Behavioral Health training for teachers

Behavioral Health Training at ESU 13

In 2013 the Legislature passed LB 556 that directed BHECN to provide behavioral health training for educators in three pilot areas.  The areas selected were Columbus/Norfolk, Omaha, and the Panhandle.  On October 30, BHECN and Educational Service Unit 13 hosted an all-day conference titled “Behavioral Health in the Classroom Setting.” 

The conference speaker was Catherine Jones-Hazeldine, Ph.D., a child psychologist from Rushville and a fixture in Panhandle communities. Those in this area of the state refer to her simply as "Dr. Cate." 

Over 40 participants gathered at the ESU 13 building in Scottsbluff for the training conference and additional educators participated online via live streaming.  The conference was attended by school nurses, school psychologists, school counselors, special education staff and principals from throughout ESU 13 which extends across most of the Panhandle. 

Dr. Cate knew many of the conference attendees from previous interactions and consultations.  She commented to a few conference attendees, “I'm glad to finally meet you in person!"

• • • •

- Task to carry out:
Can you transcribe the text on behavioral health training for teachers, starting at "In 2013 the" and ending at "of the Panhandle."? The records have nothing to do with the text on behavioral health training for teachers.

• • • •

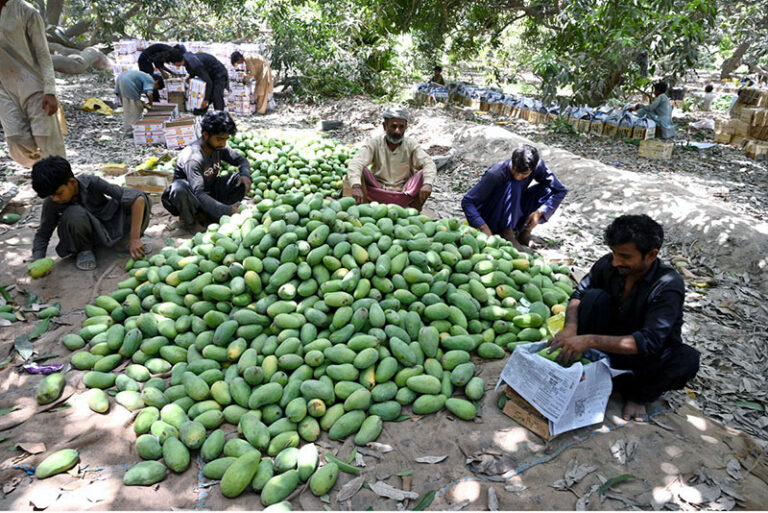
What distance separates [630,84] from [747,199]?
14.9 feet

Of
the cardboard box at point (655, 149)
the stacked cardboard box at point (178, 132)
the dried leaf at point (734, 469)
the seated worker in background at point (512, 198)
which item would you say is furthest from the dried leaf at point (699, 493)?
the cardboard box at point (655, 149)

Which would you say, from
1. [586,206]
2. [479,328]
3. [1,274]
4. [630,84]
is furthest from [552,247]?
[630,84]

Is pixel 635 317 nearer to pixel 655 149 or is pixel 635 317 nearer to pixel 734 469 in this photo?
pixel 734 469

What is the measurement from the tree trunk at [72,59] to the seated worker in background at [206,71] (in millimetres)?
3482

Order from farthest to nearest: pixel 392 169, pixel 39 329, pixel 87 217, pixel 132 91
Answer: pixel 132 91, pixel 392 169, pixel 87 217, pixel 39 329

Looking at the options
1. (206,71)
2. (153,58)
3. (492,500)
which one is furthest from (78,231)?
(153,58)

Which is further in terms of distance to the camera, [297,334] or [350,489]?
[297,334]

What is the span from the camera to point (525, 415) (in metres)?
2.28

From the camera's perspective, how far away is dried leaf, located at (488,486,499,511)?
1.85 metres

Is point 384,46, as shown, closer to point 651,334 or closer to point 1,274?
point 1,274

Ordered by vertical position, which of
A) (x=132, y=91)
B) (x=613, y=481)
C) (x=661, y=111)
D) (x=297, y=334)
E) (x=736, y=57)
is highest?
(x=736, y=57)

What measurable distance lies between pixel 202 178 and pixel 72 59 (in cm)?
1023

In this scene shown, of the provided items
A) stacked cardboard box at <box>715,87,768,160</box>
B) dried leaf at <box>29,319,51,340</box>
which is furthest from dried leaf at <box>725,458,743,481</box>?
stacked cardboard box at <box>715,87,768,160</box>

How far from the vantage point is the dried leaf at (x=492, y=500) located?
6.07 ft
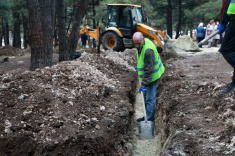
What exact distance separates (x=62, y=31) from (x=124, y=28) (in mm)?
4864

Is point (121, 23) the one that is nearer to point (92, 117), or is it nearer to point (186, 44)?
point (186, 44)

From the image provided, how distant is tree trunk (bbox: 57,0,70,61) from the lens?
30.0 feet

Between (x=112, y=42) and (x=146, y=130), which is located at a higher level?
(x=112, y=42)

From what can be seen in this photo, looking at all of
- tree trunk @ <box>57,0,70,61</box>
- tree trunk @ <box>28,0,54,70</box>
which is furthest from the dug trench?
tree trunk @ <box>57,0,70,61</box>

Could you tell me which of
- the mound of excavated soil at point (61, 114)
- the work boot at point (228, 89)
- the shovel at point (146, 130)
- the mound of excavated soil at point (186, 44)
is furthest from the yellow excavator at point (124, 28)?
the work boot at point (228, 89)

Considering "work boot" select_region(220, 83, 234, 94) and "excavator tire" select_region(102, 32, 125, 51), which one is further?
"excavator tire" select_region(102, 32, 125, 51)

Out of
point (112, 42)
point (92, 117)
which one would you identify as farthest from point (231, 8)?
point (112, 42)

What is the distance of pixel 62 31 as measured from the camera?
30.7 feet

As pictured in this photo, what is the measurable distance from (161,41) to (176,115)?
9.04 m

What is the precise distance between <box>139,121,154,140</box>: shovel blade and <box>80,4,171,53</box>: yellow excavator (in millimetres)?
8294

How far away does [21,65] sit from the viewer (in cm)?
1173

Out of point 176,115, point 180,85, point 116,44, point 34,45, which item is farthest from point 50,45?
point 116,44

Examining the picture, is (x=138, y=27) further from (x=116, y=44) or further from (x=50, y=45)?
(x=50, y=45)

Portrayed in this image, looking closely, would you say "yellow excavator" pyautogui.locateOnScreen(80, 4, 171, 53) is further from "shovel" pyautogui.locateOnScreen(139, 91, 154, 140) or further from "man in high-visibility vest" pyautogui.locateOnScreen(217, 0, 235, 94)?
"man in high-visibility vest" pyautogui.locateOnScreen(217, 0, 235, 94)
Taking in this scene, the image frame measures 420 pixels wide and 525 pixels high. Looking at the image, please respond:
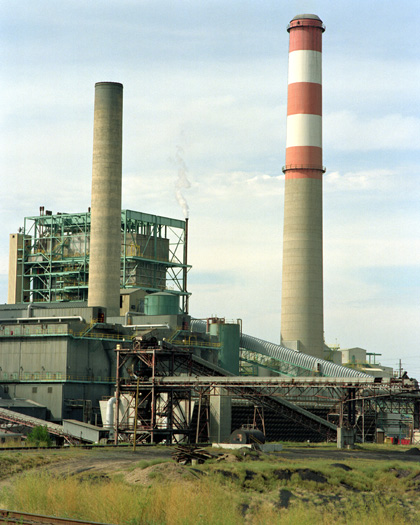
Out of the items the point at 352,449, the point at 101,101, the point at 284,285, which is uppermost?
the point at 101,101

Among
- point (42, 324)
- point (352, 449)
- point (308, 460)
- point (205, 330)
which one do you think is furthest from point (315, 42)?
point (308, 460)

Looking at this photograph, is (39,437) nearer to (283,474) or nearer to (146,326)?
(283,474)

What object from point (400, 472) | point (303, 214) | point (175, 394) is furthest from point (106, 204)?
point (400, 472)

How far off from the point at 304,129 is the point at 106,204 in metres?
17.7

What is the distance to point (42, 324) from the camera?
192 feet

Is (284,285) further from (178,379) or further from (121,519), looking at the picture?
(121,519)

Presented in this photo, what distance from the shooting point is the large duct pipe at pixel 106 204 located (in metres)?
67.4

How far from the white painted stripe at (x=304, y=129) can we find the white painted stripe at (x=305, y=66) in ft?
10.8

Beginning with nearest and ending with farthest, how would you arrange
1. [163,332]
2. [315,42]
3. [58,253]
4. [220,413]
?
[220,413] → [163,332] → [315,42] → [58,253]

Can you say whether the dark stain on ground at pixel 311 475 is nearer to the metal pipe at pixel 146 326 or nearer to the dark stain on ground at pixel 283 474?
the dark stain on ground at pixel 283 474

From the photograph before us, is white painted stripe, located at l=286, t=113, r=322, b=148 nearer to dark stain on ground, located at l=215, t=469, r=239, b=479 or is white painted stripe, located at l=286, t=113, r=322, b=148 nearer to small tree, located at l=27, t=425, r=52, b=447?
small tree, located at l=27, t=425, r=52, b=447

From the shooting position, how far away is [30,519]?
1880 centimetres

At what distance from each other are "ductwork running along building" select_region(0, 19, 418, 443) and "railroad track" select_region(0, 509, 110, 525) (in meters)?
27.1

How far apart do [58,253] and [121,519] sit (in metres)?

• • • •

- Response to the task:
In 2013 the Legislature passed LB 556 that directed BHECN to provide behavioral health training for educators in three pilot areas.  The areas selected were Columbus/Norfolk, Omaha, and the Panhandle.  On October 30, BHECN and Educational Service Unit 13 hosted an all-day conference titled “Behavioral Health in the Classroom Setting.” 

The conference speaker was Catherine Jones-Hazeldine, Ph.D., a child psychologist from Rushville and a fixture in Panhandle communities. Those in this area of the state refer to her simply as "Dr. Cate." 

Over 40 participants gathered at the ESU 13 building in Scottsbluff for the training conference and additional educators participated online via live streaming.  The conference was attended by school nurses, school psychologists, school counselors, special education staff and principals from throughout ESU 13 which extends across most of the Panhandle.